Graduate students launch careers with potential breast cancer drug
Advancing personalized medicine is a life-long dream for many scientists. But two University of Colorado School of Medicine graduate students have launched their research careers by laying the groundwork for the development of a potential new breast cancer drug.
Several years ago, Associate Professor Heide Ford, PhD, discovered that a protein, called Six1, is found inside 50% of breast cancer tumors and an even greater 90% of metastatic lesions. However, she was not sure whether this tumor protein was important, until recently. Ford’s two graduate students, Doug Micalizzi and Erica McCoy, recently published back-to-back groundbreaking studies showing that this protein causes the growth, survival, and spread of breast cancer tumors.
Their studies also revealed that breast cancer patients who have the protein inside their tumors tend to have poor prognoses, including more invasive cancers, shortened time to relapse and decreased survival rates.

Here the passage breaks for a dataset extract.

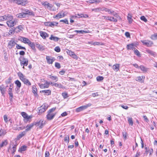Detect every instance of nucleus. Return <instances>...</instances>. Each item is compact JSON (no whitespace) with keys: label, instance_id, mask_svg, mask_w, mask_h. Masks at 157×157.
Returning a JSON list of instances; mask_svg holds the SVG:
<instances>
[{"label":"nucleus","instance_id":"4be33fe9","mask_svg":"<svg viewBox=\"0 0 157 157\" xmlns=\"http://www.w3.org/2000/svg\"><path fill=\"white\" fill-rule=\"evenodd\" d=\"M145 77L144 76H138L136 79V80L137 81L143 82L144 81Z\"/></svg>","mask_w":157,"mask_h":157},{"label":"nucleus","instance_id":"c9c22d12","mask_svg":"<svg viewBox=\"0 0 157 157\" xmlns=\"http://www.w3.org/2000/svg\"><path fill=\"white\" fill-rule=\"evenodd\" d=\"M7 140H6L0 144V147H2L4 146H6L7 145Z\"/></svg>","mask_w":157,"mask_h":157},{"label":"nucleus","instance_id":"423d86ee","mask_svg":"<svg viewBox=\"0 0 157 157\" xmlns=\"http://www.w3.org/2000/svg\"><path fill=\"white\" fill-rule=\"evenodd\" d=\"M22 59H19V60L20 61V64L23 66V68H24V66H27L28 63V59L25 58L24 57H22Z\"/></svg>","mask_w":157,"mask_h":157},{"label":"nucleus","instance_id":"f8f14e48","mask_svg":"<svg viewBox=\"0 0 157 157\" xmlns=\"http://www.w3.org/2000/svg\"><path fill=\"white\" fill-rule=\"evenodd\" d=\"M58 24V23L56 22H50L48 21L45 23L46 26H49L50 27H53L54 26H56Z\"/></svg>","mask_w":157,"mask_h":157},{"label":"nucleus","instance_id":"8fccbe9b","mask_svg":"<svg viewBox=\"0 0 157 157\" xmlns=\"http://www.w3.org/2000/svg\"><path fill=\"white\" fill-rule=\"evenodd\" d=\"M60 21V22L64 23L65 24H69L68 21V20H67V19H65L64 20H61Z\"/></svg>","mask_w":157,"mask_h":157},{"label":"nucleus","instance_id":"69168bd1","mask_svg":"<svg viewBox=\"0 0 157 157\" xmlns=\"http://www.w3.org/2000/svg\"><path fill=\"white\" fill-rule=\"evenodd\" d=\"M3 117L5 122L7 123L8 121V118L7 116L6 115H4Z\"/></svg>","mask_w":157,"mask_h":157},{"label":"nucleus","instance_id":"e433bc0d","mask_svg":"<svg viewBox=\"0 0 157 157\" xmlns=\"http://www.w3.org/2000/svg\"><path fill=\"white\" fill-rule=\"evenodd\" d=\"M150 38L152 40L157 39V33H155L151 36Z\"/></svg>","mask_w":157,"mask_h":157},{"label":"nucleus","instance_id":"b1692460","mask_svg":"<svg viewBox=\"0 0 157 157\" xmlns=\"http://www.w3.org/2000/svg\"><path fill=\"white\" fill-rule=\"evenodd\" d=\"M49 39L51 40H53L56 42L58 41L59 39V38L56 36H54L52 35H51V36Z\"/></svg>","mask_w":157,"mask_h":157},{"label":"nucleus","instance_id":"20e7f679","mask_svg":"<svg viewBox=\"0 0 157 157\" xmlns=\"http://www.w3.org/2000/svg\"><path fill=\"white\" fill-rule=\"evenodd\" d=\"M48 108V106L46 103L44 104L38 108V111L37 112L38 115H40L44 113Z\"/></svg>","mask_w":157,"mask_h":157},{"label":"nucleus","instance_id":"79ce46f5","mask_svg":"<svg viewBox=\"0 0 157 157\" xmlns=\"http://www.w3.org/2000/svg\"><path fill=\"white\" fill-rule=\"evenodd\" d=\"M128 121L130 125L132 126L133 125V122L132 121V117H128Z\"/></svg>","mask_w":157,"mask_h":157},{"label":"nucleus","instance_id":"bf43d9fd","mask_svg":"<svg viewBox=\"0 0 157 157\" xmlns=\"http://www.w3.org/2000/svg\"><path fill=\"white\" fill-rule=\"evenodd\" d=\"M36 47H37L40 50H41L43 48V46L38 44H36Z\"/></svg>","mask_w":157,"mask_h":157},{"label":"nucleus","instance_id":"a19ab883","mask_svg":"<svg viewBox=\"0 0 157 157\" xmlns=\"http://www.w3.org/2000/svg\"><path fill=\"white\" fill-rule=\"evenodd\" d=\"M8 94L10 97H11V98L13 97V94L12 93V88L10 87L9 89Z\"/></svg>","mask_w":157,"mask_h":157},{"label":"nucleus","instance_id":"37998d69","mask_svg":"<svg viewBox=\"0 0 157 157\" xmlns=\"http://www.w3.org/2000/svg\"><path fill=\"white\" fill-rule=\"evenodd\" d=\"M134 53L135 55L138 56H140V54L139 51L135 48L134 49Z\"/></svg>","mask_w":157,"mask_h":157},{"label":"nucleus","instance_id":"f03ea898","mask_svg":"<svg viewBox=\"0 0 157 157\" xmlns=\"http://www.w3.org/2000/svg\"><path fill=\"white\" fill-rule=\"evenodd\" d=\"M17 74L20 79L24 84L28 85V86L31 85V83L29 80L26 78V77L21 72H19Z\"/></svg>","mask_w":157,"mask_h":157},{"label":"nucleus","instance_id":"7c9ffc66","mask_svg":"<svg viewBox=\"0 0 157 157\" xmlns=\"http://www.w3.org/2000/svg\"><path fill=\"white\" fill-rule=\"evenodd\" d=\"M53 18L56 19H59L62 18L61 13H59L56 15L53 16Z\"/></svg>","mask_w":157,"mask_h":157},{"label":"nucleus","instance_id":"4d7b16f0","mask_svg":"<svg viewBox=\"0 0 157 157\" xmlns=\"http://www.w3.org/2000/svg\"><path fill=\"white\" fill-rule=\"evenodd\" d=\"M54 50L57 52H59L60 51V49L59 47L57 46L55 48Z\"/></svg>","mask_w":157,"mask_h":157},{"label":"nucleus","instance_id":"cd10ccee","mask_svg":"<svg viewBox=\"0 0 157 157\" xmlns=\"http://www.w3.org/2000/svg\"><path fill=\"white\" fill-rule=\"evenodd\" d=\"M119 64H116L113 66V70L116 71H117L119 70Z\"/></svg>","mask_w":157,"mask_h":157},{"label":"nucleus","instance_id":"f257e3e1","mask_svg":"<svg viewBox=\"0 0 157 157\" xmlns=\"http://www.w3.org/2000/svg\"><path fill=\"white\" fill-rule=\"evenodd\" d=\"M21 13L16 15L17 17L19 18H25L29 16H34L35 14L33 11L27 9H22Z\"/></svg>","mask_w":157,"mask_h":157},{"label":"nucleus","instance_id":"3c124183","mask_svg":"<svg viewBox=\"0 0 157 157\" xmlns=\"http://www.w3.org/2000/svg\"><path fill=\"white\" fill-rule=\"evenodd\" d=\"M33 92L34 94H36V92L37 91V89L36 88V86H34L32 87Z\"/></svg>","mask_w":157,"mask_h":157},{"label":"nucleus","instance_id":"774afa93","mask_svg":"<svg viewBox=\"0 0 157 157\" xmlns=\"http://www.w3.org/2000/svg\"><path fill=\"white\" fill-rule=\"evenodd\" d=\"M72 57L73 58L76 59H77L78 58V57L77 56L75 53L72 56Z\"/></svg>","mask_w":157,"mask_h":157},{"label":"nucleus","instance_id":"7ed1b4c3","mask_svg":"<svg viewBox=\"0 0 157 157\" xmlns=\"http://www.w3.org/2000/svg\"><path fill=\"white\" fill-rule=\"evenodd\" d=\"M56 107H53L49 110L48 112L47 115V119L49 120H52L55 116L56 113H53V112L55 111Z\"/></svg>","mask_w":157,"mask_h":157},{"label":"nucleus","instance_id":"e2e57ef3","mask_svg":"<svg viewBox=\"0 0 157 157\" xmlns=\"http://www.w3.org/2000/svg\"><path fill=\"white\" fill-rule=\"evenodd\" d=\"M125 35L127 38L130 37V33L128 32H126L125 33Z\"/></svg>","mask_w":157,"mask_h":157},{"label":"nucleus","instance_id":"2f4dec72","mask_svg":"<svg viewBox=\"0 0 157 157\" xmlns=\"http://www.w3.org/2000/svg\"><path fill=\"white\" fill-rule=\"evenodd\" d=\"M26 132L25 131H24L21 132L17 136V138L18 139H19L22 138L26 134Z\"/></svg>","mask_w":157,"mask_h":157},{"label":"nucleus","instance_id":"1a4fd4ad","mask_svg":"<svg viewBox=\"0 0 157 157\" xmlns=\"http://www.w3.org/2000/svg\"><path fill=\"white\" fill-rule=\"evenodd\" d=\"M15 2L18 5L25 6L28 3L27 0H14Z\"/></svg>","mask_w":157,"mask_h":157},{"label":"nucleus","instance_id":"6e6d98bb","mask_svg":"<svg viewBox=\"0 0 157 157\" xmlns=\"http://www.w3.org/2000/svg\"><path fill=\"white\" fill-rule=\"evenodd\" d=\"M75 32H76L77 33H86V32L84 31V30H76L74 31Z\"/></svg>","mask_w":157,"mask_h":157},{"label":"nucleus","instance_id":"aec40b11","mask_svg":"<svg viewBox=\"0 0 157 157\" xmlns=\"http://www.w3.org/2000/svg\"><path fill=\"white\" fill-rule=\"evenodd\" d=\"M40 93H44V95H49L51 94V91L50 90H44L40 91Z\"/></svg>","mask_w":157,"mask_h":157},{"label":"nucleus","instance_id":"6e6552de","mask_svg":"<svg viewBox=\"0 0 157 157\" xmlns=\"http://www.w3.org/2000/svg\"><path fill=\"white\" fill-rule=\"evenodd\" d=\"M41 4L44 6L45 8L50 10L53 7V5L47 2H41Z\"/></svg>","mask_w":157,"mask_h":157},{"label":"nucleus","instance_id":"2eb2a0df","mask_svg":"<svg viewBox=\"0 0 157 157\" xmlns=\"http://www.w3.org/2000/svg\"><path fill=\"white\" fill-rule=\"evenodd\" d=\"M146 51L147 53L149 54L150 55L152 56L156 57L157 56V54L155 52L149 49H146Z\"/></svg>","mask_w":157,"mask_h":157},{"label":"nucleus","instance_id":"f704fd0d","mask_svg":"<svg viewBox=\"0 0 157 157\" xmlns=\"http://www.w3.org/2000/svg\"><path fill=\"white\" fill-rule=\"evenodd\" d=\"M101 2L100 0H91L87 1V2L90 3H98Z\"/></svg>","mask_w":157,"mask_h":157},{"label":"nucleus","instance_id":"5701e85b","mask_svg":"<svg viewBox=\"0 0 157 157\" xmlns=\"http://www.w3.org/2000/svg\"><path fill=\"white\" fill-rule=\"evenodd\" d=\"M27 44L33 50L35 49V44L34 43L31 42L29 40Z\"/></svg>","mask_w":157,"mask_h":157},{"label":"nucleus","instance_id":"ddd939ff","mask_svg":"<svg viewBox=\"0 0 157 157\" xmlns=\"http://www.w3.org/2000/svg\"><path fill=\"white\" fill-rule=\"evenodd\" d=\"M46 59L47 63L49 64H52L56 60L54 57H52L51 58L50 56H46Z\"/></svg>","mask_w":157,"mask_h":157},{"label":"nucleus","instance_id":"0e129e2a","mask_svg":"<svg viewBox=\"0 0 157 157\" xmlns=\"http://www.w3.org/2000/svg\"><path fill=\"white\" fill-rule=\"evenodd\" d=\"M45 157H49L50 153L48 151H46L45 152Z\"/></svg>","mask_w":157,"mask_h":157},{"label":"nucleus","instance_id":"58836bf2","mask_svg":"<svg viewBox=\"0 0 157 157\" xmlns=\"http://www.w3.org/2000/svg\"><path fill=\"white\" fill-rule=\"evenodd\" d=\"M16 48L18 49H23L25 50H26L25 48V47L21 46L20 45L16 44Z\"/></svg>","mask_w":157,"mask_h":157},{"label":"nucleus","instance_id":"9d476101","mask_svg":"<svg viewBox=\"0 0 157 157\" xmlns=\"http://www.w3.org/2000/svg\"><path fill=\"white\" fill-rule=\"evenodd\" d=\"M21 115L25 119H24V121L26 123H27L32 117L30 116H28V114L24 112H22Z\"/></svg>","mask_w":157,"mask_h":157},{"label":"nucleus","instance_id":"dca6fc26","mask_svg":"<svg viewBox=\"0 0 157 157\" xmlns=\"http://www.w3.org/2000/svg\"><path fill=\"white\" fill-rule=\"evenodd\" d=\"M40 36L44 39H45L47 37L49 36V35L45 32H43L42 31H40L39 32Z\"/></svg>","mask_w":157,"mask_h":157},{"label":"nucleus","instance_id":"ea45409f","mask_svg":"<svg viewBox=\"0 0 157 157\" xmlns=\"http://www.w3.org/2000/svg\"><path fill=\"white\" fill-rule=\"evenodd\" d=\"M27 148V146L25 145L22 146L19 149V151H20L21 152L25 151Z\"/></svg>","mask_w":157,"mask_h":157},{"label":"nucleus","instance_id":"864d4df0","mask_svg":"<svg viewBox=\"0 0 157 157\" xmlns=\"http://www.w3.org/2000/svg\"><path fill=\"white\" fill-rule=\"evenodd\" d=\"M11 78L10 77H9L6 80V81L5 82L6 84H8L9 83H11Z\"/></svg>","mask_w":157,"mask_h":157},{"label":"nucleus","instance_id":"473e14b6","mask_svg":"<svg viewBox=\"0 0 157 157\" xmlns=\"http://www.w3.org/2000/svg\"><path fill=\"white\" fill-rule=\"evenodd\" d=\"M127 19L129 23H132L133 19H132V15L130 14H128V16H127Z\"/></svg>","mask_w":157,"mask_h":157},{"label":"nucleus","instance_id":"393cba45","mask_svg":"<svg viewBox=\"0 0 157 157\" xmlns=\"http://www.w3.org/2000/svg\"><path fill=\"white\" fill-rule=\"evenodd\" d=\"M14 83L16 85L17 88V90L19 89L21 86V83L18 80H17L15 81Z\"/></svg>","mask_w":157,"mask_h":157},{"label":"nucleus","instance_id":"4468645a","mask_svg":"<svg viewBox=\"0 0 157 157\" xmlns=\"http://www.w3.org/2000/svg\"><path fill=\"white\" fill-rule=\"evenodd\" d=\"M18 40L23 42L25 44H28L29 41L30 40L28 38L21 36H20Z\"/></svg>","mask_w":157,"mask_h":157},{"label":"nucleus","instance_id":"a878e982","mask_svg":"<svg viewBox=\"0 0 157 157\" xmlns=\"http://www.w3.org/2000/svg\"><path fill=\"white\" fill-rule=\"evenodd\" d=\"M127 48L128 50L132 49L133 50L135 48L134 47V45L133 44H128L127 45Z\"/></svg>","mask_w":157,"mask_h":157},{"label":"nucleus","instance_id":"9b49d317","mask_svg":"<svg viewBox=\"0 0 157 157\" xmlns=\"http://www.w3.org/2000/svg\"><path fill=\"white\" fill-rule=\"evenodd\" d=\"M45 121L42 120H40L36 122L35 125L36 126H39L40 128H42L43 126L45 124Z\"/></svg>","mask_w":157,"mask_h":157},{"label":"nucleus","instance_id":"a211bd4d","mask_svg":"<svg viewBox=\"0 0 157 157\" xmlns=\"http://www.w3.org/2000/svg\"><path fill=\"white\" fill-rule=\"evenodd\" d=\"M50 84V82L46 81V83L45 84H41L40 85V87L42 89H44L46 88H48Z\"/></svg>","mask_w":157,"mask_h":157},{"label":"nucleus","instance_id":"4c0bfd02","mask_svg":"<svg viewBox=\"0 0 157 157\" xmlns=\"http://www.w3.org/2000/svg\"><path fill=\"white\" fill-rule=\"evenodd\" d=\"M139 68H140L141 70L143 71L146 72L147 71V68L143 65L140 66Z\"/></svg>","mask_w":157,"mask_h":157},{"label":"nucleus","instance_id":"c85d7f7f","mask_svg":"<svg viewBox=\"0 0 157 157\" xmlns=\"http://www.w3.org/2000/svg\"><path fill=\"white\" fill-rule=\"evenodd\" d=\"M34 124L33 123H32L30 124L27 125L26 127V129L25 130V131L26 132L30 130L33 127Z\"/></svg>","mask_w":157,"mask_h":157},{"label":"nucleus","instance_id":"338daca9","mask_svg":"<svg viewBox=\"0 0 157 157\" xmlns=\"http://www.w3.org/2000/svg\"><path fill=\"white\" fill-rule=\"evenodd\" d=\"M68 52H67V53L68 54H69L71 56H72L73 54H74V53L71 51H69L68 50Z\"/></svg>","mask_w":157,"mask_h":157},{"label":"nucleus","instance_id":"bb28decb","mask_svg":"<svg viewBox=\"0 0 157 157\" xmlns=\"http://www.w3.org/2000/svg\"><path fill=\"white\" fill-rule=\"evenodd\" d=\"M86 109V107L84 106V105L76 109V111L78 112L83 110Z\"/></svg>","mask_w":157,"mask_h":157},{"label":"nucleus","instance_id":"de8ad7c7","mask_svg":"<svg viewBox=\"0 0 157 157\" xmlns=\"http://www.w3.org/2000/svg\"><path fill=\"white\" fill-rule=\"evenodd\" d=\"M64 141L67 142L68 144L69 141V135H67L64 138Z\"/></svg>","mask_w":157,"mask_h":157},{"label":"nucleus","instance_id":"680f3d73","mask_svg":"<svg viewBox=\"0 0 157 157\" xmlns=\"http://www.w3.org/2000/svg\"><path fill=\"white\" fill-rule=\"evenodd\" d=\"M16 29H18V31L19 32H20L21 30H22V29H23V27L21 26V25H19V26H18L17 27H16Z\"/></svg>","mask_w":157,"mask_h":157},{"label":"nucleus","instance_id":"c756f323","mask_svg":"<svg viewBox=\"0 0 157 157\" xmlns=\"http://www.w3.org/2000/svg\"><path fill=\"white\" fill-rule=\"evenodd\" d=\"M48 78L53 80H55L56 82L57 81L58 78L57 77L55 76H52V75H49Z\"/></svg>","mask_w":157,"mask_h":157},{"label":"nucleus","instance_id":"052dcab7","mask_svg":"<svg viewBox=\"0 0 157 157\" xmlns=\"http://www.w3.org/2000/svg\"><path fill=\"white\" fill-rule=\"evenodd\" d=\"M82 14H81V15H79V14H76L75 16H73V17H75V18H79L80 17H82Z\"/></svg>","mask_w":157,"mask_h":157},{"label":"nucleus","instance_id":"412c9836","mask_svg":"<svg viewBox=\"0 0 157 157\" xmlns=\"http://www.w3.org/2000/svg\"><path fill=\"white\" fill-rule=\"evenodd\" d=\"M6 87L3 84L0 86V90L2 95H4L6 91Z\"/></svg>","mask_w":157,"mask_h":157},{"label":"nucleus","instance_id":"49530a36","mask_svg":"<svg viewBox=\"0 0 157 157\" xmlns=\"http://www.w3.org/2000/svg\"><path fill=\"white\" fill-rule=\"evenodd\" d=\"M104 78L102 76H98L96 77V79L97 81H99L102 80Z\"/></svg>","mask_w":157,"mask_h":157},{"label":"nucleus","instance_id":"09e8293b","mask_svg":"<svg viewBox=\"0 0 157 157\" xmlns=\"http://www.w3.org/2000/svg\"><path fill=\"white\" fill-rule=\"evenodd\" d=\"M122 134H123V136L124 138V140H125L127 138V133L126 132H122Z\"/></svg>","mask_w":157,"mask_h":157},{"label":"nucleus","instance_id":"72a5a7b5","mask_svg":"<svg viewBox=\"0 0 157 157\" xmlns=\"http://www.w3.org/2000/svg\"><path fill=\"white\" fill-rule=\"evenodd\" d=\"M54 86L56 87H58L59 88H63V86L60 83H55L54 84Z\"/></svg>","mask_w":157,"mask_h":157},{"label":"nucleus","instance_id":"f3484780","mask_svg":"<svg viewBox=\"0 0 157 157\" xmlns=\"http://www.w3.org/2000/svg\"><path fill=\"white\" fill-rule=\"evenodd\" d=\"M7 24L10 27H13L16 24L15 21L12 20L11 21H8L6 22Z\"/></svg>","mask_w":157,"mask_h":157},{"label":"nucleus","instance_id":"39448f33","mask_svg":"<svg viewBox=\"0 0 157 157\" xmlns=\"http://www.w3.org/2000/svg\"><path fill=\"white\" fill-rule=\"evenodd\" d=\"M13 19V17L10 14H7L0 17V20L2 21H11Z\"/></svg>","mask_w":157,"mask_h":157},{"label":"nucleus","instance_id":"6ab92c4d","mask_svg":"<svg viewBox=\"0 0 157 157\" xmlns=\"http://www.w3.org/2000/svg\"><path fill=\"white\" fill-rule=\"evenodd\" d=\"M16 44L14 41L11 40L10 41L8 44V46L9 48H11L13 47Z\"/></svg>","mask_w":157,"mask_h":157},{"label":"nucleus","instance_id":"a18cd8bd","mask_svg":"<svg viewBox=\"0 0 157 157\" xmlns=\"http://www.w3.org/2000/svg\"><path fill=\"white\" fill-rule=\"evenodd\" d=\"M109 21L114 22H116L117 21V19L112 17H110Z\"/></svg>","mask_w":157,"mask_h":157},{"label":"nucleus","instance_id":"0eeeda50","mask_svg":"<svg viewBox=\"0 0 157 157\" xmlns=\"http://www.w3.org/2000/svg\"><path fill=\"white\" fill-rule=\"evenodd\" d=\"M141 42L144 45H145L147 47H151L153 44L152 41L148 40H141Z\"/></svg>","mask_w":157,"mask_h":157},{"label":"nucleus","instance_id":"13d9d810","mask_svg":"<svg viewBox=\"0 0 157 157\" xmlns=\"http://www.w3.org/2000/svg\"><path fill=\"white\" fill-rule=\"evenodd\" d=\"M17 144H14V146H13L12 148H13V151L12 152V154H14V152L16 151V147L17 146Z\"/></svg>","mask_w":157,"mask_h":157},{"label":"nucleus","instance_id":"603ef678","mask_svg":"<svg viewBox=\"0 0 157 157\" xmlns=\"http://www.w3.org/2000/svg\"><path fill=\"white\" fill-rule=\"evenodd\" d=\"M140 19L144 21V22H146L147 21V20L146 17L144 16H141L140 17Z\"/></svg>","mask_w":157,"mask_h":157},{"label":"nucleus","instance_id":"5fc2aeb1","mask_svg":"<svg viewBox=\"0 0 157 157\" xmlns=\"http://www.w3.org/2000/svg\"><path fill=\"white\" fill-rule=\"evenodd\" d=\"M55 66L58 69H59L61 67L60 64H59V63H57V62L55 63Z\"/></svg>","mask_w":157,"mask_h":157},{"label":"nucleus","instance_id":"c03bdc74","mask_svg":"<svg viewBox=\"0 0 157 157\" xmlns=\"http://www.w3.org/2000/svg\"><path fill=\"white\" fill-rule=\"evenodd\" d=\"M62 95L64 99H66L68 97V94L66 92L63 93L62 94Z\"/></svg>","mask_w":157,"mask_h":157}]
</instances>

“Because of the properties the Six1 protein affects in the cell, it is likely that cancer cells expressing this protein will be more resistant to chemotherapy and survive it, an idea we are actively testing. This aspect, in addition to its ability to influence cell growth, cell survival, migration, and invasion, may be the reason that cells expressing Six1 are so metastatic,” said Ford.
After discovering that this protein promotes cancer development, Ford and her students have focused on finding a way to destroy these highly metastatic cancer cells. Equipped with the new findings, Ford and her colleague Rui Zhao, PhD had enough evidence to apply for a commercialization grant from the university’s Technology Transfer Office. They were awarded a hefty sum to fund their quest for a drug that will shut down the tumor protein.
Ford thinks that a drug designed to turn off this particular tumor protein would be less toxic for patients than what is currently available because the protein is primarily found inside cancer cells and not normal, healthy adult cells.
“Many cancer therapies target all cells, including healthy ones, and cause terrible side effects,” explained Ford. “A drug targeting this protein would be expected to be relatively cancer specific. Ideally, this will only affect the tumor cells and have fewer side effects.”
The protein is also found in other types of cancers, including ovarian, pancreatic, liver, kidney, and brain tumors. If they succeed in their mission to develop a drug, it could one day lead to a new personalized treatment that may benefit many types of cancer.